Search code examples
bytefilestreamstreamwriter

Visual Studio C++ 2008 Manipulating Bytes?


I'm trying to write strictly binary data to files (no encoding). The problem is, when I hex dump the files, I'm noticing rather weird behavior. Using either one of the below methods to construct a file results in the same behavior. I even used the System::Text::Encoding::Default to test as well for the streams.

StreamWriter^ binWriter = gcnew StreamWriter(gcnew FileStream("test.bin",FileMode::Create));

(Also used this method)
FileStream^ tempBin = gcnew FileStream("test.bin",FileMode::Create);
BinaryWriter^ binWriter = gcnew BinaryWriter(tempBin);


binWriter->Write(0x80);
binWriter->Write(0x81);
.
.
binWriter->Write(0x8F);
binWriter->Write(0x90);
binWriter->Write(0x91);
.
.
binWriter->Write(0x9F);

Writing that sequence of bytes, I noticed the only bytes that weren't converted to 0x3F in the hex dump were 0x81,0x8D,0x90,0x9D, ... and I have no idea why.

I also tried making character arrays, and a similar situation happens. i.e.,

array<wchar_t,1>^ OT_Random_Delta_Limits = {0x00,0x00,0x03,0x79,0x00,0x00,0x04,0x88};
binWriter->Write(OT_Random_Delta_Limits);

0x88 would be written as 0x3F.


Solution

  • If you want to stick to binary files then don't use StreamWriter. Just use a FileStream and Write/WriteByte. StreamWriters (and TextWriters in generally) are expressly designed for text.

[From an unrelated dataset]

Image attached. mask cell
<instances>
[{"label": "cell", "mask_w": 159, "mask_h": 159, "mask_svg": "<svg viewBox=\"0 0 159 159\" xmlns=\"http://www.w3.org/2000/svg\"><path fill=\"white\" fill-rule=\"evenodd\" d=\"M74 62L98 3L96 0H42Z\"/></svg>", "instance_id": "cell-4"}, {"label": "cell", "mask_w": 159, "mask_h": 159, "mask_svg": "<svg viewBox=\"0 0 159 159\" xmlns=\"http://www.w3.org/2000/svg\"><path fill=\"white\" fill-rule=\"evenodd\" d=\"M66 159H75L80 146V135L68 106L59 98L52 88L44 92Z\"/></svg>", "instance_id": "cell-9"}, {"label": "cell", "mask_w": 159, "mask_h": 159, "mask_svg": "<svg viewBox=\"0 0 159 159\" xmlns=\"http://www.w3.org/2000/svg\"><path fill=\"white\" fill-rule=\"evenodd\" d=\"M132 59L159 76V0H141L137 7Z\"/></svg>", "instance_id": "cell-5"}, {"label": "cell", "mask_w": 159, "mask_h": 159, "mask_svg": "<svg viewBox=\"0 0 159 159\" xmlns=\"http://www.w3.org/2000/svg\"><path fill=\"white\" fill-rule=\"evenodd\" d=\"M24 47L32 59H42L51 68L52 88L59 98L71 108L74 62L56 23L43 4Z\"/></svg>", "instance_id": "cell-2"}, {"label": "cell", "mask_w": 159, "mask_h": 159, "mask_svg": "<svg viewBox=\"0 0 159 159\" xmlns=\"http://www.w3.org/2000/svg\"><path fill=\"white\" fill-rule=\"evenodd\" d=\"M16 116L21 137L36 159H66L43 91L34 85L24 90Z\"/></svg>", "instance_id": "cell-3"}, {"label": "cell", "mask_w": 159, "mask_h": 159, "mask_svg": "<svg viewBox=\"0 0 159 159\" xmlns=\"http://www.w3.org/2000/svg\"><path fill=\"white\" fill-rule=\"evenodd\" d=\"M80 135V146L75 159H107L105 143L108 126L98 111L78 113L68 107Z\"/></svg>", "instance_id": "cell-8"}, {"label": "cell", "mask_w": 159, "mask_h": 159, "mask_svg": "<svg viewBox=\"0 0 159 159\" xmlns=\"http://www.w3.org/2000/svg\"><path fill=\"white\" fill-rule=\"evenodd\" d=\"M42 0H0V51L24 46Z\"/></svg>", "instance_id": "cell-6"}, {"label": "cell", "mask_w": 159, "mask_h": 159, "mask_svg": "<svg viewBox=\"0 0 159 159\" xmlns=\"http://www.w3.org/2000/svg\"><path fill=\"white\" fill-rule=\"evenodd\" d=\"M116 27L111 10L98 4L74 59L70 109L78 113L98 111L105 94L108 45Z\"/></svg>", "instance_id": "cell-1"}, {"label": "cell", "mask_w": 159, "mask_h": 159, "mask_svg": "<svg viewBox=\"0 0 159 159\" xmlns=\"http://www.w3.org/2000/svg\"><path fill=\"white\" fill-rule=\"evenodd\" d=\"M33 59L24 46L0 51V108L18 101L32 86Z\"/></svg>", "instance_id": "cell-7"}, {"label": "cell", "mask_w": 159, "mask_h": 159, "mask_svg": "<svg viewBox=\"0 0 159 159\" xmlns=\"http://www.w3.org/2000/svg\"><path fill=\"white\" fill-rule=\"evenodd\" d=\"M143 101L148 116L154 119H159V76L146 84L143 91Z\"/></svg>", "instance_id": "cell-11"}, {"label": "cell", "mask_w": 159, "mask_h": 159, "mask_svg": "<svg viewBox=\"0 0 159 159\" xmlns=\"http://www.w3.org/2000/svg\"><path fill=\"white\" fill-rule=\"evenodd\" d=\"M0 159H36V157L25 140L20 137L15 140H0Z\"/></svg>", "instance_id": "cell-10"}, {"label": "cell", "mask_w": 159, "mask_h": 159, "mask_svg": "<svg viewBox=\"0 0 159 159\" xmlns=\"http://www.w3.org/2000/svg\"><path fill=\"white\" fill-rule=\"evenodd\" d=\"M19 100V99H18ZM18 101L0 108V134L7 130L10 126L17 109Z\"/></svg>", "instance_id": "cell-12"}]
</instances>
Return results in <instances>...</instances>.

Whether you want an encoding or not, one will be applied - because when you're calling StreamWriter.Write, that's writing a char, not a byte.

    Don't create arrays of wchar_t values either - again, those are for characters, i.e. text.

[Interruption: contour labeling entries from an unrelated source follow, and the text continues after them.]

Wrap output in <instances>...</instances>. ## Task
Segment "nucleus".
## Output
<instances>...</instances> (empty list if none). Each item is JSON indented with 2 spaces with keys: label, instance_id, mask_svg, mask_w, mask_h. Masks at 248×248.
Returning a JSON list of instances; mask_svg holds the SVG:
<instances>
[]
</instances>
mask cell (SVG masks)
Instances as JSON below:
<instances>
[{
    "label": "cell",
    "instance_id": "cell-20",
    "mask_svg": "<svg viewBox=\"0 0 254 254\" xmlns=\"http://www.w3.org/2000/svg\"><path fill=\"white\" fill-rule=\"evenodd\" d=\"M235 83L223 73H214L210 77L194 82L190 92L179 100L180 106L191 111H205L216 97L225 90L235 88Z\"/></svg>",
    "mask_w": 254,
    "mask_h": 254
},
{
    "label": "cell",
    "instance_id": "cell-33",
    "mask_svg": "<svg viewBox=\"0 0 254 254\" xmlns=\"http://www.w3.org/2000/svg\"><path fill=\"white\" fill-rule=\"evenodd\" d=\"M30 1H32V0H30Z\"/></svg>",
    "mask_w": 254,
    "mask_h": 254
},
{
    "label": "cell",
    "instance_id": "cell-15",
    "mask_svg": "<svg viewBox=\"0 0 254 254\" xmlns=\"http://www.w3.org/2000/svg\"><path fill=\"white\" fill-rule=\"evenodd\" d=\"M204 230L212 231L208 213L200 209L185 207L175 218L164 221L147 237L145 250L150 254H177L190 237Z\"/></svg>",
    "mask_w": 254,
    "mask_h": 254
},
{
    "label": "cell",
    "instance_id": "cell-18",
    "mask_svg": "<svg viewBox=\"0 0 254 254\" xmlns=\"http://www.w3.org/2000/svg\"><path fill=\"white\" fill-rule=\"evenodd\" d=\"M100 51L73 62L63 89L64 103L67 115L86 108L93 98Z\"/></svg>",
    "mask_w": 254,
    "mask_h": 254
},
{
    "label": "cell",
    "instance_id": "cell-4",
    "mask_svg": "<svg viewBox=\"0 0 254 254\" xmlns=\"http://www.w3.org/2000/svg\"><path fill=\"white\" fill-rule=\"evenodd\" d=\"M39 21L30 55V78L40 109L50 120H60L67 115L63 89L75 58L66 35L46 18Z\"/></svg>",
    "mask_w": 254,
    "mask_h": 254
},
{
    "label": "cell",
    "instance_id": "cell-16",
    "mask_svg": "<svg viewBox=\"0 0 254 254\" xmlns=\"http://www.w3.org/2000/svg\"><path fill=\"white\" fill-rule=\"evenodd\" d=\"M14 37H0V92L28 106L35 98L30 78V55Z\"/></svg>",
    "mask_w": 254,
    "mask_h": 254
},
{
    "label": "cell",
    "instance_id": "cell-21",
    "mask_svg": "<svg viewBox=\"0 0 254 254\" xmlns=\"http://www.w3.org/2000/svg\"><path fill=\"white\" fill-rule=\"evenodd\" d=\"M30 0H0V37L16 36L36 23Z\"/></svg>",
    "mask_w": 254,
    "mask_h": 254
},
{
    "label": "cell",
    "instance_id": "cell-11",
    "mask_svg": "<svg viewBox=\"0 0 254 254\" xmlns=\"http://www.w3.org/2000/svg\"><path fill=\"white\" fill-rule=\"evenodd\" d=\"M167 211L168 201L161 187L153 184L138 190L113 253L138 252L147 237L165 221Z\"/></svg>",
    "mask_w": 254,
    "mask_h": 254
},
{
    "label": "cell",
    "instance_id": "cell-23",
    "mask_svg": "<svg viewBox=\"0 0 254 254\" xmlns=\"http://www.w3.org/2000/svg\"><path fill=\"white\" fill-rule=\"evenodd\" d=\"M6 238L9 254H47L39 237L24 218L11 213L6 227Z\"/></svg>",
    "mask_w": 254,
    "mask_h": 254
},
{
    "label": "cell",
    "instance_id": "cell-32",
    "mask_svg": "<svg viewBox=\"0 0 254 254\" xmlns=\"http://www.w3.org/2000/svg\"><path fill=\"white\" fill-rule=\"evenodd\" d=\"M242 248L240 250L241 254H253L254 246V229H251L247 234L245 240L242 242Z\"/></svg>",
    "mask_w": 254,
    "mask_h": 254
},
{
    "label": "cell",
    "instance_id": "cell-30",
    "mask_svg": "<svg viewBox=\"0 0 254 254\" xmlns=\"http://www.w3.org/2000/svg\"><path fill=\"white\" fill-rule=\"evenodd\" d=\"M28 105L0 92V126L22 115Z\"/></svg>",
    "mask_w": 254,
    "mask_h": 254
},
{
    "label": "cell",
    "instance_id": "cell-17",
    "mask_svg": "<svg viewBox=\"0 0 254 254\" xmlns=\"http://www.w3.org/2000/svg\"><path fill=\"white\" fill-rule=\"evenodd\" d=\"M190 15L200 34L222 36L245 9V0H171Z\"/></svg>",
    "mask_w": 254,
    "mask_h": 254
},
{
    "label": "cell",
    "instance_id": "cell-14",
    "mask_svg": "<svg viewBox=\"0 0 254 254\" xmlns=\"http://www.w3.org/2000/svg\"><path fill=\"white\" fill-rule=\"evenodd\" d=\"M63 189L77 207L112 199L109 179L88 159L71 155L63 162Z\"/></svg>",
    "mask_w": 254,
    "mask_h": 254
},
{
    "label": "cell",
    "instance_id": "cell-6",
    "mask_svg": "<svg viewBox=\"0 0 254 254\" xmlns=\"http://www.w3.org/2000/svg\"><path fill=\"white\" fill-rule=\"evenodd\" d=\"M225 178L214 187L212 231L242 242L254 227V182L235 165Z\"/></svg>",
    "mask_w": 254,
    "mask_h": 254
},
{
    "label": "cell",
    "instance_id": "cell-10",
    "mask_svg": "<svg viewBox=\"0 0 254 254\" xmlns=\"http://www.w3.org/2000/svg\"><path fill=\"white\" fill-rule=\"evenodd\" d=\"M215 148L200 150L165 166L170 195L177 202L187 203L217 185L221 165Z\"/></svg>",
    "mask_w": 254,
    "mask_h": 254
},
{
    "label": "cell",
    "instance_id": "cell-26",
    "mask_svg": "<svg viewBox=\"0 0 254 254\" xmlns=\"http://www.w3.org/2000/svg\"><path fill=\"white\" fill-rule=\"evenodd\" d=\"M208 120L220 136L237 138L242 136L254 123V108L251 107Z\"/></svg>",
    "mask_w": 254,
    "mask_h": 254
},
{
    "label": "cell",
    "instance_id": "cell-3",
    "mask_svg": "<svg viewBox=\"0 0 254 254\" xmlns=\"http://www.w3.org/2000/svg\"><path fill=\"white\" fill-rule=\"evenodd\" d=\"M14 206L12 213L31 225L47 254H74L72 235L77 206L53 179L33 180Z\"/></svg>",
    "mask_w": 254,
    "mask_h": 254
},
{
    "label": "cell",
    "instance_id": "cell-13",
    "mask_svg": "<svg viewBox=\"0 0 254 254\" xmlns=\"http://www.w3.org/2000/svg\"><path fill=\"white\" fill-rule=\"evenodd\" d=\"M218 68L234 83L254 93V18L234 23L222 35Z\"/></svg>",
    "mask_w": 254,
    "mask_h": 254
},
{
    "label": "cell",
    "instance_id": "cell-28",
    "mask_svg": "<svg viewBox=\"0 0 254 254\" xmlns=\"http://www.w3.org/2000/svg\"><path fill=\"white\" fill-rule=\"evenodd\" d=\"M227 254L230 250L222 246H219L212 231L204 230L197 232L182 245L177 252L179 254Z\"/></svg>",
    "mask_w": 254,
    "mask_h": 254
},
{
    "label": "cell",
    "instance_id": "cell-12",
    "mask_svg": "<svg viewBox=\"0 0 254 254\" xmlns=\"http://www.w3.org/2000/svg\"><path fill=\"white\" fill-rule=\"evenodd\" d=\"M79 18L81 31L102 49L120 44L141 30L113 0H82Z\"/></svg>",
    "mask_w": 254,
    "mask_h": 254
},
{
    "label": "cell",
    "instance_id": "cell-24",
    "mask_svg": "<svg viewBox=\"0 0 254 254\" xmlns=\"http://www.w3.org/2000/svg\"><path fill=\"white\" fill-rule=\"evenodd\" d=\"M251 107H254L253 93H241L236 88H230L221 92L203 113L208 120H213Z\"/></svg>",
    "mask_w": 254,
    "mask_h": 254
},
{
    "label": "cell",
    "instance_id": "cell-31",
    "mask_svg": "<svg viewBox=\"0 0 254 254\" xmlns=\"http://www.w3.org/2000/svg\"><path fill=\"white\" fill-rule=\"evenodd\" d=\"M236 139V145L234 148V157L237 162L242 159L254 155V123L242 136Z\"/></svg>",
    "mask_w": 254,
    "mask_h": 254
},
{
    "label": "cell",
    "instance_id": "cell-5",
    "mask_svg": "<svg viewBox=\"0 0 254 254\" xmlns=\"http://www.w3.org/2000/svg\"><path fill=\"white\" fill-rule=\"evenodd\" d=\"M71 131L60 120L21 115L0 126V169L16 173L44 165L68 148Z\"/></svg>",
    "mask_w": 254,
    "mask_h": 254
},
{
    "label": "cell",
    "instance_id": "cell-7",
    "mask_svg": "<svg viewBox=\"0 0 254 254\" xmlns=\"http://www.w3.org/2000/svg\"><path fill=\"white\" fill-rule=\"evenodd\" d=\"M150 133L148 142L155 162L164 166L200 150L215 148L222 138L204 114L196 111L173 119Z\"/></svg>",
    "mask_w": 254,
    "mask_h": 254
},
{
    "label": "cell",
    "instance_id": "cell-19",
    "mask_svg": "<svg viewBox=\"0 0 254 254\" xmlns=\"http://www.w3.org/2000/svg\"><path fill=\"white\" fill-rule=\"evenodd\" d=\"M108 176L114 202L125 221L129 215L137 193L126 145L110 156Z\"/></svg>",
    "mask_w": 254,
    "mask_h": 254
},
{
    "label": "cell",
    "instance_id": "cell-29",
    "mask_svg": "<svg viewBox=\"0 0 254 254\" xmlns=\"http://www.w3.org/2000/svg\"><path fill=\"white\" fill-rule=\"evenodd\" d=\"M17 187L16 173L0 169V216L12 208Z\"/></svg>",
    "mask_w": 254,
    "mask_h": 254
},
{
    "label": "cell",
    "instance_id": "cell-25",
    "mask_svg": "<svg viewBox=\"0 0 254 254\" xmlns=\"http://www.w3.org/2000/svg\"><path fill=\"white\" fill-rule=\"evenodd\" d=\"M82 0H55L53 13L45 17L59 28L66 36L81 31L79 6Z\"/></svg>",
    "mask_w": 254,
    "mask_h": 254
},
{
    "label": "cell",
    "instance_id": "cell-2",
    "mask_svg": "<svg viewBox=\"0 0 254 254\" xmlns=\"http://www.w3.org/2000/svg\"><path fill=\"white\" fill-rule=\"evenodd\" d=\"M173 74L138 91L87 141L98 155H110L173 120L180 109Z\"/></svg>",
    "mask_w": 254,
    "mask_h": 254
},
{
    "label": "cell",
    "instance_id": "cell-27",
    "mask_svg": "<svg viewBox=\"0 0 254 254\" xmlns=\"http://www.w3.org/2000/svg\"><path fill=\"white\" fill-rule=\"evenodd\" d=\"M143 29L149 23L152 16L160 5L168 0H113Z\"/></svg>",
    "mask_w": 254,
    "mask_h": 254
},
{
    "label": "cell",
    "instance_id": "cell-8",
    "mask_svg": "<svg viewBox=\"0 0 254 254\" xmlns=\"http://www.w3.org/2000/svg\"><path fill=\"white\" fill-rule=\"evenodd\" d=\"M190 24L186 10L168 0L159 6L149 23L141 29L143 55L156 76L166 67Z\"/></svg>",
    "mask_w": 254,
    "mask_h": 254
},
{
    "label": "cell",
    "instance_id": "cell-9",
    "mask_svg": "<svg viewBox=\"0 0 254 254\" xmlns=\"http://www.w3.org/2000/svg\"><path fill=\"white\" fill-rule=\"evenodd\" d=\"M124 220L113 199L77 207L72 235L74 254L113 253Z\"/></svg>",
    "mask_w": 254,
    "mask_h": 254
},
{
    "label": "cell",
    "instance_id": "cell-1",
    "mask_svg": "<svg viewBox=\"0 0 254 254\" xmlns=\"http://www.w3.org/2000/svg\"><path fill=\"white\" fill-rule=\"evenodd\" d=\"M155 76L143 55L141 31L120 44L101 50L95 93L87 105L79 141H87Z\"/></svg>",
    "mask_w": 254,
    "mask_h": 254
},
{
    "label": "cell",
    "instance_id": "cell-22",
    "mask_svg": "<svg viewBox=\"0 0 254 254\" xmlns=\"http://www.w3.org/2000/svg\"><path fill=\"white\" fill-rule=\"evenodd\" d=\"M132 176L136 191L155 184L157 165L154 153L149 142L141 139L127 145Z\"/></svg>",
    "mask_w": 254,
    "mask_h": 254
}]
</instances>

    BinaryWriter.Write should have worked for you unless it was promoting the values to char in which case you'd have exactly the same problem.

    By the way, without specifying any encoding, I'd expect you to get non-0x3F values, but instead the bytes representing the UTF-8 encoded values for those characters.

    When you specified Encoding.Default, you'd have seen 0x3F for any Unicode values not in that encoding.

    Anyway, the basic lesson is to stick to Stream when you want to deal with binary data rather than text.

    EDIT: Okay, it would be something like:

    public static void ConvertHex(TextReader input, Stream output)
    {
        while (true)
        {
            int firstNybble = input.Read();
            if (firstNybble == -1)
            {
                return;
            }
            int secondNybble = input.Read();
            if (secondNybble == -1)
            {
                throw new IOException("Reader finished half way through a byte");
            }
            int value = (ParseNybble(firstNybble) << 4) + ParseNybble(secondNybble);
            output.WriteByte((byte) value);
        }
    }
    
    // value would actually be a char, but as we've got an int in the above code,
    // it just makes things a bit easier
    private static int ParseNybble(int value)
    {
        if (value >= '0' && value <= '9') return value - '0';
        if (value >= 'A' && value <= 'F') return value - 'A' + 10;
        if (value >= 'a' && value <= 'f') return value - 'a' + 10;
        throw new ArgumentException("Invalid nybble: " + (char) value);
    }
    

    This is very inefficient in terms of buffering etc, but should get you started.